Que ritual era esse? Por que razão tinha de ser a sentinela a
revelar-mo? Será que tinha de lho perguntar? Mas, para ser assim, a
quem teria de me dirigir?
Não havia volta a dar: o primeiro passo tinha de ser a solução do
maldito ritual. Só assim poderia saber – era o que então pensava – que ou
quem era Benjamim.
Quanto às duas últimas frases da chave, sinceramente, delas
prescindi por tempo indeterminado.
Pouco me faltou para chamar o meu bom amigo Chencho Arias, por
aquela altura director da Repartição de Informação Diplomática do
Ministério dos Negócios Estrangeiros espanhol. Com toda a certeza, e
mercê dos seus contactos com Washington, me teria desvendado parte
do caminho. Mas pensei duas vezes e pus a ideia de lado.
Apesar de tudo, teriam ficado mais quatro frases por esclarecer...
Não havia outra solução: tinha de voltar aos Estados Unidos e enfrentar
o problema pessoalmente.
WASHINGTON
Pelas onze e cinquenta de 11 de Outubro, um domingo, o voo 903 da
companhia norte-americana TWA descolava do aeroporto de Barajas,
atingindo o seu nível de cruzeiro – 33 000 pés – em pouco mais de
dezasseis minutos.
A nossa seguinte escala- Nova Iorque – ficava a milhares de milhas.
Havia tempo de sobra para planificar a estratégia a seguir, uma vez
em Washington, bem como para saborear uma fria cerveja e trocar
impressões com os colegas e amigos que ocupavam boa parte daquele
avião.
Era curioso. Simplesmente inacreditável...
Naquela altura, enquanto eu moía a cabeça para resolver a
enigmática chave do Major, outro acontecimento veio enredar ainda mais
as coisas.
Num esplêndido artigo, publicado no diário madrileno ABC, o
escritor Torcuato Luca de Tena oferecia aos Espanhóis as primícias de
fantásticas descobertas nos olhos da Virgem de Guadalupe, na Cidade do
México.

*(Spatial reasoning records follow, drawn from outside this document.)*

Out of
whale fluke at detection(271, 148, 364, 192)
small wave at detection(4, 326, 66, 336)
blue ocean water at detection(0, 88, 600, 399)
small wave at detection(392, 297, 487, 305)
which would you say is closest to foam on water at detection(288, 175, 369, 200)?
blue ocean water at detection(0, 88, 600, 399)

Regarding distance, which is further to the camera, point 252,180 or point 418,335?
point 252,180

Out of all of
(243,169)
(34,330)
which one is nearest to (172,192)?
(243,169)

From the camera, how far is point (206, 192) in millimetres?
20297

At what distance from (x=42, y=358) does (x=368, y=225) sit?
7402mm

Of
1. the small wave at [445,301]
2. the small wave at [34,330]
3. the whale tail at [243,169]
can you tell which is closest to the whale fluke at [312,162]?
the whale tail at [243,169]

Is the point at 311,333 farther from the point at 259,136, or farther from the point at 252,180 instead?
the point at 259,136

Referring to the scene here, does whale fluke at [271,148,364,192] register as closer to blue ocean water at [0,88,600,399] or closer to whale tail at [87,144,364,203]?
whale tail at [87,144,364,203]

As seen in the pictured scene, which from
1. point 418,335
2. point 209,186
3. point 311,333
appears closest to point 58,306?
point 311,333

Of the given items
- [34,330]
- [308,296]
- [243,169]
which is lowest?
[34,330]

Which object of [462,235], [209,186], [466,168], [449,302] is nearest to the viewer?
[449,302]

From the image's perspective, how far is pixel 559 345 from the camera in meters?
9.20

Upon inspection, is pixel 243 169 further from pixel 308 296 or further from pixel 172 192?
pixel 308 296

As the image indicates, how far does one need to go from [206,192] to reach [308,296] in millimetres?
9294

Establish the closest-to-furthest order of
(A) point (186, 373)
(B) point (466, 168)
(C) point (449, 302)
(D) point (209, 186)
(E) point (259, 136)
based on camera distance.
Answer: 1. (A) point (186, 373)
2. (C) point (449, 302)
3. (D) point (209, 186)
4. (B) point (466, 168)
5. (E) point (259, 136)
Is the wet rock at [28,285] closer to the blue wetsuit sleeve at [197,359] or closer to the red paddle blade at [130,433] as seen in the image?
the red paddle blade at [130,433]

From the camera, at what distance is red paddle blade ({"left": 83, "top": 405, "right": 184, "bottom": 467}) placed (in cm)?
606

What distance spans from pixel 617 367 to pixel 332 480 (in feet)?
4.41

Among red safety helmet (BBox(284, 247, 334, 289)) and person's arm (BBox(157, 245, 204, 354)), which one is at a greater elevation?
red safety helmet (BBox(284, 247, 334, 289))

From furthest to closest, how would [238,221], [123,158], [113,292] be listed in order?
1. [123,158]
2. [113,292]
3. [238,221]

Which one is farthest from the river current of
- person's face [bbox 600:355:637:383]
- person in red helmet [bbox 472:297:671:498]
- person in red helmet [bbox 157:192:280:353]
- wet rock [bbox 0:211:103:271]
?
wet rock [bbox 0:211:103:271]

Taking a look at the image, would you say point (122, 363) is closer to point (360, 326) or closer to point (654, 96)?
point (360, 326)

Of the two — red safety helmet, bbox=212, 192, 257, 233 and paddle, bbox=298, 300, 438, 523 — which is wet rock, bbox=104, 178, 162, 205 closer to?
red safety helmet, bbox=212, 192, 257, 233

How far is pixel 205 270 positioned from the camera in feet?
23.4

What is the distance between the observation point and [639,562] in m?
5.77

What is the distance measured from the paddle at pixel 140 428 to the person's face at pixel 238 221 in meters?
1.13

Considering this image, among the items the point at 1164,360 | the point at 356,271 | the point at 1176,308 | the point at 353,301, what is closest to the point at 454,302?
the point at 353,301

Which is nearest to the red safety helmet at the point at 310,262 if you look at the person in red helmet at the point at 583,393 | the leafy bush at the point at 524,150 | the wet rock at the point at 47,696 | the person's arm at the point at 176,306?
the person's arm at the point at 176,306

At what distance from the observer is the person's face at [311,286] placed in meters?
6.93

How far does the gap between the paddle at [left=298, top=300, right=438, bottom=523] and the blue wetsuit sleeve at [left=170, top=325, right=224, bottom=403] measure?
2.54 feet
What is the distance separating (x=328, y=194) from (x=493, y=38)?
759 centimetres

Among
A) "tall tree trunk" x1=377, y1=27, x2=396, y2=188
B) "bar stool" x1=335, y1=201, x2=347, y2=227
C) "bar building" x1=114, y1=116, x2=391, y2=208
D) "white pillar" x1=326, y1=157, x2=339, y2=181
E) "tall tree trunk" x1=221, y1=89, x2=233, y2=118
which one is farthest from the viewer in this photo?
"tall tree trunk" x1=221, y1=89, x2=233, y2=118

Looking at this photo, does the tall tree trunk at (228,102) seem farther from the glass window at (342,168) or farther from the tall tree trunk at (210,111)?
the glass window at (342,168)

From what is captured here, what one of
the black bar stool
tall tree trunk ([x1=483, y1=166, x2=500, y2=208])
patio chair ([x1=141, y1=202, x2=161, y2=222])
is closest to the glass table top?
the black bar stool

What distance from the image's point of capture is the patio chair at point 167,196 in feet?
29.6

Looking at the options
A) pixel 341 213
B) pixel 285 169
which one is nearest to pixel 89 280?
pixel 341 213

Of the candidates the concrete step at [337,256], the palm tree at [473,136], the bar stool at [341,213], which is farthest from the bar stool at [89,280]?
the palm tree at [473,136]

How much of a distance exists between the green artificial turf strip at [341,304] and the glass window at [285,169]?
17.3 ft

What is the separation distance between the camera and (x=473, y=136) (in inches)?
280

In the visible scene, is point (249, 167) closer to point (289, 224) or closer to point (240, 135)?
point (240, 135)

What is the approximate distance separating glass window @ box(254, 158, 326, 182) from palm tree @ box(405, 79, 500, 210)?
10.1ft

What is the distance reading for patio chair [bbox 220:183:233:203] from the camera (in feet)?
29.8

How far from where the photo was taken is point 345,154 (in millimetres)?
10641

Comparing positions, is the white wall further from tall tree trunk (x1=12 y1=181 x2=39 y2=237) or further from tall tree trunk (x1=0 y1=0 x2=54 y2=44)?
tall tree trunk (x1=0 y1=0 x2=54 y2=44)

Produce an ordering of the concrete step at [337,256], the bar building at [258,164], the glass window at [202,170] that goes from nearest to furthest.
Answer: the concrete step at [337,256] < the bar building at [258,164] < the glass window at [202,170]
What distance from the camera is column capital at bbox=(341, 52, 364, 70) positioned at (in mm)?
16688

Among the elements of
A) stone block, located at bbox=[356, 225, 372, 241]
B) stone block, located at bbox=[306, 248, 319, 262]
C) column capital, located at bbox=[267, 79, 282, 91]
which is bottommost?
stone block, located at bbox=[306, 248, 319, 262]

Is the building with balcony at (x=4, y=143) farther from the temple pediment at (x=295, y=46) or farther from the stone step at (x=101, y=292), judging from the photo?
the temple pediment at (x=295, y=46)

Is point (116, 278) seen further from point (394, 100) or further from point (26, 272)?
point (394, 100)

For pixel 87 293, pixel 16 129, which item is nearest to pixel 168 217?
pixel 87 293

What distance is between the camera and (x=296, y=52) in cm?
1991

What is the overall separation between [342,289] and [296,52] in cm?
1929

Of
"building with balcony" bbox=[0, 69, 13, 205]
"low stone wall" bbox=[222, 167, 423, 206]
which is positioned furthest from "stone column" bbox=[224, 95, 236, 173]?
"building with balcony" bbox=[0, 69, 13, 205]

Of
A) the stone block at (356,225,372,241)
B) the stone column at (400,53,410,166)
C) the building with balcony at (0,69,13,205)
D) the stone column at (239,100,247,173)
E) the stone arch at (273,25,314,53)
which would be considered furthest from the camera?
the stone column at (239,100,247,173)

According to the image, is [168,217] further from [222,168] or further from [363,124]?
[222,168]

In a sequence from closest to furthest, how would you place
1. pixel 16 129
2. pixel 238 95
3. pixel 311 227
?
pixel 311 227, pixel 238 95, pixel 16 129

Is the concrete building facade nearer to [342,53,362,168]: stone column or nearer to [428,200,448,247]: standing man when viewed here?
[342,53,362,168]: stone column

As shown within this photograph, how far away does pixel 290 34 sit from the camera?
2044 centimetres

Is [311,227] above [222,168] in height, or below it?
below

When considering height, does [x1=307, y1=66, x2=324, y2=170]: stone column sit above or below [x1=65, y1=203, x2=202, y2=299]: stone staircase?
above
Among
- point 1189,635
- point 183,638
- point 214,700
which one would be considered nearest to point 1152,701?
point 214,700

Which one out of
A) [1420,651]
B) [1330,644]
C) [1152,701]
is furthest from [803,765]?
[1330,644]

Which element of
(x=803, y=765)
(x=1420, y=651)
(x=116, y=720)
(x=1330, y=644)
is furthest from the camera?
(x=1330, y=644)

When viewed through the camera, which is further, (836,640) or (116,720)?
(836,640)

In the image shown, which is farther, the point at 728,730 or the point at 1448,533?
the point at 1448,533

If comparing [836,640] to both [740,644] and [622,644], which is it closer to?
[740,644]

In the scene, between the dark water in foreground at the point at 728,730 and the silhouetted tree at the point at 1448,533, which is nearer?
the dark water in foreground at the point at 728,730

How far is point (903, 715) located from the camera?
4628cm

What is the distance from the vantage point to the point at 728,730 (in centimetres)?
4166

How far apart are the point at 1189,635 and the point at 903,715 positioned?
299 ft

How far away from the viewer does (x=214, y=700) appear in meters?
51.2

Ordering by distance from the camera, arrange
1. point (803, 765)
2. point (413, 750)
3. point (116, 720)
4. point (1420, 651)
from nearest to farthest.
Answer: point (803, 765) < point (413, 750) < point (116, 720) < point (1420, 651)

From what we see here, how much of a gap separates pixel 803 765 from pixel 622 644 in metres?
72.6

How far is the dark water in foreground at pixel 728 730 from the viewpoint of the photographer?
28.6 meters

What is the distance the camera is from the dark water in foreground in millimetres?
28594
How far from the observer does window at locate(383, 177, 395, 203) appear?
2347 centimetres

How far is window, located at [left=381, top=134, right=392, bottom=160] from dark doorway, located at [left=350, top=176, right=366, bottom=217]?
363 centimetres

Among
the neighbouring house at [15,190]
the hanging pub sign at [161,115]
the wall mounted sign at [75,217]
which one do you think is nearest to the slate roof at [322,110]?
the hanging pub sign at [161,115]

Foi como uma bomba. Aquele novo isco, a dez mil quilómetros,
precipitou a decisão de saltar novamente para o continente americano e
justificava duplamente a minha viagem. No entanto, mais uma vez tive de
fazer frente ao sempre prosaico mas inevitável problema do dinheiro.
O meu plano era claro: primeiro, Washington, depois, o México.
Mas, desta vez a fortuna sorriu-me rapidamente. Ou não foi a
fortuna? O caso é que, antes que as coisas se tornassem complicadas, um
providencial telefonema de Madrid pôs-me ao corrente da iminente
viagem de Suas Majestades, os Reis de Espanha, aos Estados Unidos. Eu
tinha acompanhado o rei Juan Carlos e a rainha Sofia noutras visitas de
Estado, e sabia que aquela era a oportunidade que não podia deixar fugir.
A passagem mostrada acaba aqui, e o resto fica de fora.